Além de ser determinante na compra de novos armamentos, que passariam a vir da Alemanha, a experiência dos jovens turcos acabou por influenciar todo o comportamento do Exército brasileiro, desde os procedimentos militares até os uniformes utilizados. Em 1913, por exemplo, eles fundaram a revista Defesa Nacional, uma publicação de cunho conservador e discurso altamente patriótico. Uma mostra do seu ideário pode ser lida no primeiro editorial do periódico:
"[...] Um exército bem organizado é uma das criações mais perfeitas do espírito humano, porque nele se exige e se obtém o abandono dos mesquinhos interesses individuais, em nome dos grandes interesses coletivos; nele se exige e se obtém que a entidade do homem, de ordinário tão pessoal e tão egoísta, se transfigure na abstração do dever; nele se exige e se obtém o sacrifício do primeiro e do maior de todos os bens, que é a vida, em nome do princípio superior de pátria."
Diante da declaração de guerra à Alemanha, foi necessária então uma mudança estrutural no Exército, com o intuito de afastá-lo do modelo alemão. A solução foi a contratação da Missão Francesa. "Quando se compra um material, principalmente armamento, é necessário fazer um treinamento diferente: tem que se organizar a tropa de maneira adequada a esse armamento. O resultado disso é que, quando se mexe no treinamento, muda toda a maneira de se atuar num conflito armado. É como se a gente trocasse de diretor numa peça de teatro. Quando você muda o diretor, muda o vestuário, muda a posição dos atores no palco, acelera mais uma música", resume o coronel.

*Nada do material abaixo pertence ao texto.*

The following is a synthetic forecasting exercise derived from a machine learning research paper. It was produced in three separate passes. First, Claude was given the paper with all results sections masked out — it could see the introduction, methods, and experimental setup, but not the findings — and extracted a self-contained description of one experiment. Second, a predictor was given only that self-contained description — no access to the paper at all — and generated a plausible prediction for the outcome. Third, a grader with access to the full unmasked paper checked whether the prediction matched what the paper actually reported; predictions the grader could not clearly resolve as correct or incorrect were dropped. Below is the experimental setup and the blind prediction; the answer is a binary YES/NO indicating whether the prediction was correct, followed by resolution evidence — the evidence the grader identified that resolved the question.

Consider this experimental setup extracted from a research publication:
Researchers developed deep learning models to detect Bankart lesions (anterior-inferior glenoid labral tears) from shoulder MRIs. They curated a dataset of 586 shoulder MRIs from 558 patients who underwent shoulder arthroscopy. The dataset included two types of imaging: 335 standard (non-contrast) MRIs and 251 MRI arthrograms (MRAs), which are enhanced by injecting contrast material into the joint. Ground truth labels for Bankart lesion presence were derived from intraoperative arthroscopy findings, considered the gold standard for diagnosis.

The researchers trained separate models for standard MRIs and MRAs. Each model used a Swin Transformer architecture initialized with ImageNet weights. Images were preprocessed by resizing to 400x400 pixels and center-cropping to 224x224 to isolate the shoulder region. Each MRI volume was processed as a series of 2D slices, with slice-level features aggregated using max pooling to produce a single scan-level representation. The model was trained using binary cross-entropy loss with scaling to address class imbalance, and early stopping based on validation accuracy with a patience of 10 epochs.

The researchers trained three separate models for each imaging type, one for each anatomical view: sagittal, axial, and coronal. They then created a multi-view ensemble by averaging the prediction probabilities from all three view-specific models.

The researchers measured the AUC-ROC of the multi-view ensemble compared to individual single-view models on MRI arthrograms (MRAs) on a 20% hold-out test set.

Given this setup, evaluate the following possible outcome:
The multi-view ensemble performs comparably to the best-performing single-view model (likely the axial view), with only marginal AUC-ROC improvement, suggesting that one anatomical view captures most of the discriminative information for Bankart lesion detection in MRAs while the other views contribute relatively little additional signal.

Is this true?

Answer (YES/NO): NO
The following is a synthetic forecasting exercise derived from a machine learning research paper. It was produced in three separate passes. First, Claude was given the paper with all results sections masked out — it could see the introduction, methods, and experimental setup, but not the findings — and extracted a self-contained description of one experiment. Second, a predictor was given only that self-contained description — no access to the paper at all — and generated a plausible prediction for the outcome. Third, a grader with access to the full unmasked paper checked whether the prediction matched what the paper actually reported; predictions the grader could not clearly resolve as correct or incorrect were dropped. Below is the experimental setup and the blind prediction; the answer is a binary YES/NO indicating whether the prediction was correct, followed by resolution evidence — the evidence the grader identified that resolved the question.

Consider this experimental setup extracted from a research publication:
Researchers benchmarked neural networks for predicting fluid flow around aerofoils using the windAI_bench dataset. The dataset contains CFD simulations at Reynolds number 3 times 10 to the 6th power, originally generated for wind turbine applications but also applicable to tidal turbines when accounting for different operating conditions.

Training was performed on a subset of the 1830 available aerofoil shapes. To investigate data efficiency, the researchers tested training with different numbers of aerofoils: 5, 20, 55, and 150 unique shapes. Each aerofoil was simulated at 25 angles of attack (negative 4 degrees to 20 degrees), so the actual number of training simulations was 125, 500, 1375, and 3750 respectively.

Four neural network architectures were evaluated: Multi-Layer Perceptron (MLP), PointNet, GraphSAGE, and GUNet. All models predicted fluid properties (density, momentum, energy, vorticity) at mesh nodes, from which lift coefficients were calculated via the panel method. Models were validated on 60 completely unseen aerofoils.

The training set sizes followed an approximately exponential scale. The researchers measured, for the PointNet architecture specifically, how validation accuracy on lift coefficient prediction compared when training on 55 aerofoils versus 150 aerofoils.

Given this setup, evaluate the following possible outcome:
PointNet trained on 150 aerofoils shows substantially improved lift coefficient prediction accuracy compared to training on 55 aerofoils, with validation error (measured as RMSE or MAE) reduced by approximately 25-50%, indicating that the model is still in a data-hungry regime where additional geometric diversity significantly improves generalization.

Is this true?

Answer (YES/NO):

A participação do Brasil na Primeira Guerra foi, portanto, fundamental para a adoção da Missão Francesa, pois contou com o envio de uma legião à França com o fim de absorver conhecimentos e adquirir o material necessário à sua implementação no Brasil. Liderados pelo general Napoleão Felipe Aché, o grupo de oficiais integrou unidades de combate do Exército francês por cerca de três meses, de setembro a novembro de 1918.
O fim da guerra
No final do conflito, o Brasil teve um saldo de quase 200 mortos, além de um total de nove navios afundados por submarinos alemães. Por outro lado, o fato de ter participado oficialmente da Primeira Guerra Mundial fez com que o país fosse uma das 32 nações convidadas a participar da célebre Conferência de Paz de Paris, em 1919, que culminou na assinatura do Tratado de Versalhes.
Entre os acordos estabelecidos, o Brasil pôde também incorporar à frota nacional aqueles navios alemães que haviam sido confiscados pelo governo de Venceslau Brás. Alguns deles, inclusive, viriam a ser afundados na Segunda Guerra Mundial, como o vapor Cabedelo.
O envolvimento do Brasil no segundo grande conflito mundial, aliás, traz uma série de semelhanças com a guerra anterior, com direito a bloqueios navais e torpedeamentos de navios brasileiros por submarinos alemães – uma prova de que os eventos históricos realmente se repetem. Mas isso já é uma outra história.